In order to help change the program policies, Robledo and the team he worked with at the Roosevelt Institute reached out to Teamwork Englewood, the community group that founded the program. Teamwork Englewood proved to be extremely receptive to the proposed changes because the group had been forced to turn away many applicants that were renters. After this news put Robledo and his team in high spirits, technical and logistical concerns once again bogged down their efforts. The President of the Roosevelt Institute went to a community meeting in Englewood to gauge public opinion, and while there was support for the policy, questions of how insurance policies would be handled for those who rented their homes yet owned the land threw a wrench into the Roosevelt Institute’s and Robledo’s proposed policy changes. 

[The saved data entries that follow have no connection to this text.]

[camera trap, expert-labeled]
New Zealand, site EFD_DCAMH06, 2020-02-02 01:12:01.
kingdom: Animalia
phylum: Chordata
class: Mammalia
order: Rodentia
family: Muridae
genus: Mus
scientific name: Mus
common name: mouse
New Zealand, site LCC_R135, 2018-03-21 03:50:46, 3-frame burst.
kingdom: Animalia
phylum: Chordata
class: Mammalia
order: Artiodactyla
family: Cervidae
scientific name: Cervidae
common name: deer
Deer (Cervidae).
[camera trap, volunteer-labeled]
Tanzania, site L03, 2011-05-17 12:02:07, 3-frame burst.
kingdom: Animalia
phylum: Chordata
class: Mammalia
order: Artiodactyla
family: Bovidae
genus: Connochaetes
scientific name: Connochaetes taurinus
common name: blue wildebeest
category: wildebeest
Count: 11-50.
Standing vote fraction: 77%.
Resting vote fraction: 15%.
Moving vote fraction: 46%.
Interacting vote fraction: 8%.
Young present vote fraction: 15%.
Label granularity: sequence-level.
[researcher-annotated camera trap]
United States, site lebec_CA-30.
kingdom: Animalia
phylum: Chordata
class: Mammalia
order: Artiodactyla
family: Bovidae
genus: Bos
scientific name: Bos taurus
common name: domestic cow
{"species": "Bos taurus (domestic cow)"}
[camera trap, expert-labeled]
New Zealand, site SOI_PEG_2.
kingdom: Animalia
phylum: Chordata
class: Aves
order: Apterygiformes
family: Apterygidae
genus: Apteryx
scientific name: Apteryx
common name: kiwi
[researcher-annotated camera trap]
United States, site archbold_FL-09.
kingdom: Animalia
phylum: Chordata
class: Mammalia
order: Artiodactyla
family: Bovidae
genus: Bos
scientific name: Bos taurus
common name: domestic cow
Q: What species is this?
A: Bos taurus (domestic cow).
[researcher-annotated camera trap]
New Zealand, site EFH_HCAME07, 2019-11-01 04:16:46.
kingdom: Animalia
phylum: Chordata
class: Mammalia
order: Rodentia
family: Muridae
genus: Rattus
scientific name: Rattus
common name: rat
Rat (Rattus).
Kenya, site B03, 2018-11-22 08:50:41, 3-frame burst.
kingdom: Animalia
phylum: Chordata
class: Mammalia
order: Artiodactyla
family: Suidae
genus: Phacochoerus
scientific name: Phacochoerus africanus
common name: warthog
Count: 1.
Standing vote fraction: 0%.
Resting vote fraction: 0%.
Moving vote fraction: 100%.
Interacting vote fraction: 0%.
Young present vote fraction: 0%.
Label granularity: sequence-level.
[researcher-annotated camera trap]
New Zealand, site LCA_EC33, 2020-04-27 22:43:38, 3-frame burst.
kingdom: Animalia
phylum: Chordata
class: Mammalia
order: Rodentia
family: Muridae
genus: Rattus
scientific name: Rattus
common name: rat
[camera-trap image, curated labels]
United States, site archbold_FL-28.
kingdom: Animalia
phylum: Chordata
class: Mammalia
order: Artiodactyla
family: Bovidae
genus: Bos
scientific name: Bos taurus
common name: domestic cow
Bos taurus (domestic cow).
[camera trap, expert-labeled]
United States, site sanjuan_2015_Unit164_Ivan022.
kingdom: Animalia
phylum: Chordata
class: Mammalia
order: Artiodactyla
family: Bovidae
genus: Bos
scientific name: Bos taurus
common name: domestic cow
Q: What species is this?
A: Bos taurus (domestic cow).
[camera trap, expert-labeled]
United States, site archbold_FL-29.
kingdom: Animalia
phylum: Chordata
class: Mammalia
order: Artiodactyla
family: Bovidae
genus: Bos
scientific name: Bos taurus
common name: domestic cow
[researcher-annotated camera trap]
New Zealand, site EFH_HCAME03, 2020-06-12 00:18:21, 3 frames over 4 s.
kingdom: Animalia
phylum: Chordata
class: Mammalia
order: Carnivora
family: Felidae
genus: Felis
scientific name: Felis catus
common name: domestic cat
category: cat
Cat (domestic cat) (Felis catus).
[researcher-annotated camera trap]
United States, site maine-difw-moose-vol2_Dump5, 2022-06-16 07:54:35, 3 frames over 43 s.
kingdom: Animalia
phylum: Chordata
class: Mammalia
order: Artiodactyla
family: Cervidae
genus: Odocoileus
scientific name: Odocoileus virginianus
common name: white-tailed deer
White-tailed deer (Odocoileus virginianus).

Although Robledo expressed slight disappointment at the delays, he explained that it is precisely due to such complications within real estate that he chose to study finance at UIC. He considered majoring in political science, but after realizing the impact that economic and real estate policies have on neighborhoods, he felt compelled to major in finance to help solve the root problems hampering development in Chicago’s poorer neighborhoods.

His interest in economically developing neighborhoods allowed Robledo to focus his efforts on Chicago’s Southeast Side, where he grew up. Along with his cousin and with mentorship from the Obama Foundation, Robledo founded the Southeast Youth Alliance (SYA), an organization dedicated to forging conversation and civic engagement among youth in Chicago’s Southeast Side. Having lived in the Southeast Side for most of his life, Robledo observed that many of the young people there are disengaged, and so one of his goals for SYA was to connect young people to each other. Robledo also aimed to create hope that the neighborhood could improve by hosting community discussions about art and culture, local economics, higher education, and the environment. By creating this space for organic dialogue to happen, Robledo hopes to increase the motivation of youth to get involved. 

After initial successes, such as organizing an event to clean a neighborhood park under the Skyway, Robledo fell into another lull as he and other leaders within SYA tried to determine what direction to take the organization in. To most, it would seem disheartening to continually face such obstacles, but Robledo firmly believes that the best solution to pulling an idea out of a slump is the recognition that, “you don’t have to have the perfect plan to get things done.” 

As he prepares to start his final semester of his college career, Robledo already has plans lined up for the future: he will be starting a job as an analyst at J.P. Morgan after graduation, working with real estate syndications. I asked him if he sees himself staying in the private sector for the foreseeable future, and he laughed as he said he has seriously considered an eventual career in policy writing. If he continues to carry his determination and optimism with him even as he enters the cold, cruel, and formidable “real world”, he’ll be guaranteed my vote.